Maddie pressed a few buttons on the pump, just like she had last night when I stopped for gas. After a second, she stepped back. “You should be good to go.” She smiled at the woman, then turned toward me. “No need to rescue me that time, stud.”
I grunted and stepped to the side to let her pass, then followed her back into the gas station. The bell above the door jingled as we stepped inside, the air slightly warmer than the crisp night outside. Maddie moved behind the counter with ease, leaning on it like she belonged there—because she did.
“You got a little sass in you, mama,” I said with a smirk.
She cocked her head, and her lips curved into a laugh. “Pretty sure I’d cry ten times a night if I didn’t. I’ve worked here since I was sixteen, stud. I’ve got pretty thick skin.”
“So, two years, huh?”
She rolled her eyes. “Try nine. And it’s probably going to be fifty more. They’re gonna have to hold my funeral here because I’ll still be the one working the night shift even when I’m dead.”
“Damn,” I laughed. “I don’t think I’ve ever thought about where I’m gonna be in fifty years.”
“Dead,” Maddie shot back with a grin. “Or living in a nursing home, flirting with the nurses.”
I squinted at her. “I think dead would be more likely.
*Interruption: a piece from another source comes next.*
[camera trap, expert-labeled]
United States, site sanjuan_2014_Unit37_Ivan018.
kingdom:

That would make me eighty.”
“Ancient,” she mocked, as her lips twitched with a barely contained grin.
“Easy there,” I laughed and raised an eyebrow at her.
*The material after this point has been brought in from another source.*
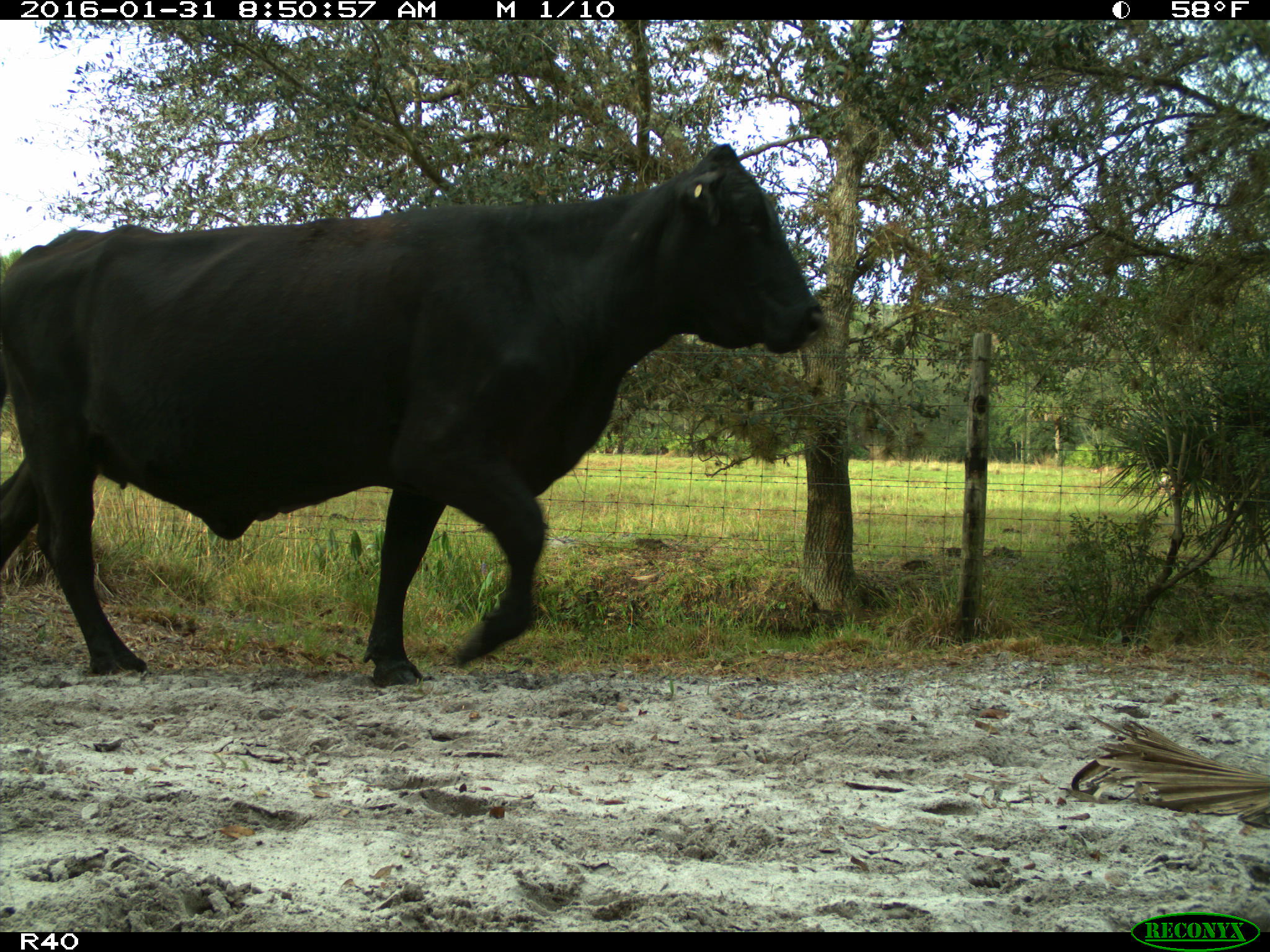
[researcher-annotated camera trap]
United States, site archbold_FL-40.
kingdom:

She tilted her head at me like I was some kind of puzzle she couldn’t figure out. “How can you have not thought about the future?”
I gave her a shrug, casual and honest. “I tend to just live day to day. See where the day takes me. I’ve never been one to plan, well, anything.”
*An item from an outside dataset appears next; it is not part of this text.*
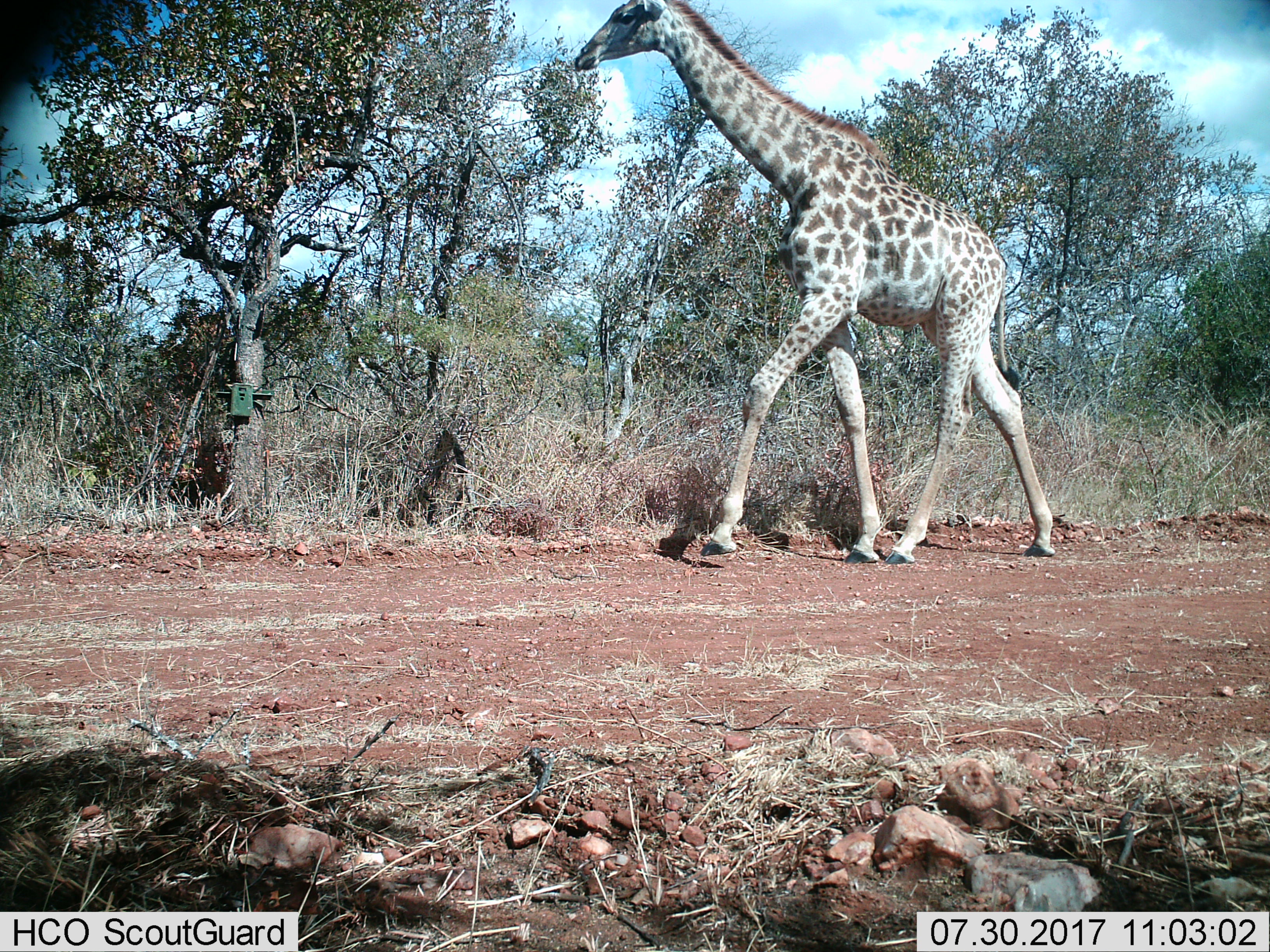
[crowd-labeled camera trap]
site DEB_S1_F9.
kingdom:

She laughed, and the sound was easy and natural. She shook her head and rested her elbows on the counter. “I wish I could be that carefree, but I’ve got a little guy at home who needs to have some plans and structure.”
I nodded slowly. “Yeah, probably for the best.”
She looked at me then—really looked. Her eyes swept over me, not just in that surface-level way people do when they meet someone new. It was like she was trying to see through me, to figure out who I really was underneath the rough edges and smartass charm. I held her gaze. Let her look. I didn’t have anything to hide, but I didn’t offer anything either.
“So what brought you here?” she asked finally, more curious than anything else.
I shrugged again. “Moose and I felt like heading east. We were in Cali for a bit but decided to head this way.”
She nodded like that made perfect sense, even if it didn’t. Then her lips quirked up, and she said, barely above a whisper, “Lucky me.”
I leaned in just a little, elbows on the counter like hers, and my voice dropped. “More like lucky me, mama. I’ve been to plenty of gas stations in the middle of the night, and none of the clerks could hold a candle to you.”